И на этой рябине четыре цветка, четыре лазоревые:
Как первый цветик-то — Иван Егорьевич,
Как второй цветик-то — Иван Петрович,
Третий цветик — Николай Егорыч,
Четвертый цветик-то — Николай Петрович!
Когда они называли имя, названный, пропетый кланялся в пояс.

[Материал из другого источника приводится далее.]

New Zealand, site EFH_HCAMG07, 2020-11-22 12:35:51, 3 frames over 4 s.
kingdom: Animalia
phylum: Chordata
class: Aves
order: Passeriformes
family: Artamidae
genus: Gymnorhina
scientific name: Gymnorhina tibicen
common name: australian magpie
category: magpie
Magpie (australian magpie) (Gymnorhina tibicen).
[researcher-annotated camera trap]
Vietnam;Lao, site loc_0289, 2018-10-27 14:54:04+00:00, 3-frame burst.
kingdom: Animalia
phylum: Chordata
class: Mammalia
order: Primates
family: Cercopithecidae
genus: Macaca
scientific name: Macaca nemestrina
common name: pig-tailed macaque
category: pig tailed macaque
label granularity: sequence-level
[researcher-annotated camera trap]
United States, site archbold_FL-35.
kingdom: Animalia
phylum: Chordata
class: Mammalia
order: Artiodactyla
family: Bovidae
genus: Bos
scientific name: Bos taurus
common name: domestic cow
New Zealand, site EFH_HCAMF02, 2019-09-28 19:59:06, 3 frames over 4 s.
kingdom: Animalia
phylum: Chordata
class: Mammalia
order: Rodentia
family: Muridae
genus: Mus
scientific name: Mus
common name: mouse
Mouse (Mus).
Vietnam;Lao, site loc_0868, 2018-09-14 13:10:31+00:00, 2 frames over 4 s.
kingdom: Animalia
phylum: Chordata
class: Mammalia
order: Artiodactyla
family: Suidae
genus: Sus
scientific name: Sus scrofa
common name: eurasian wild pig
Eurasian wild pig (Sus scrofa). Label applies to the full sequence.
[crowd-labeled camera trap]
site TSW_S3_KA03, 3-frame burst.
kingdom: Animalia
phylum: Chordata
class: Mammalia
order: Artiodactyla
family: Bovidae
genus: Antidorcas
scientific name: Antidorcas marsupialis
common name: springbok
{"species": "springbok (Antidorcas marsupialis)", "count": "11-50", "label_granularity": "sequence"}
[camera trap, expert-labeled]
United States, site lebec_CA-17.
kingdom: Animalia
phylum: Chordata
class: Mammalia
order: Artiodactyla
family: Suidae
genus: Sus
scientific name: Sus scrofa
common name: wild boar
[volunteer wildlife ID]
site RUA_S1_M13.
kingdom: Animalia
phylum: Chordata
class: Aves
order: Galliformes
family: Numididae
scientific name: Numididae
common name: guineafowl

И Аня как следует рассмотрела и Ивана Егорьевича, и Ивана Петровича, и Николая Егорыча тоже.
Беда была в том, что все они были молодыми.
Очень молодыми парнями. И непонятно, что могло связывать безусого, только-только подросшего на здешнем парном молоке паренька, совсем еще мальчика, с далеким Линибургом и безвременно усопшим Геннадием Олеговичем Гецем.
Как кто-то из этих Николаевых мог попасть в его список?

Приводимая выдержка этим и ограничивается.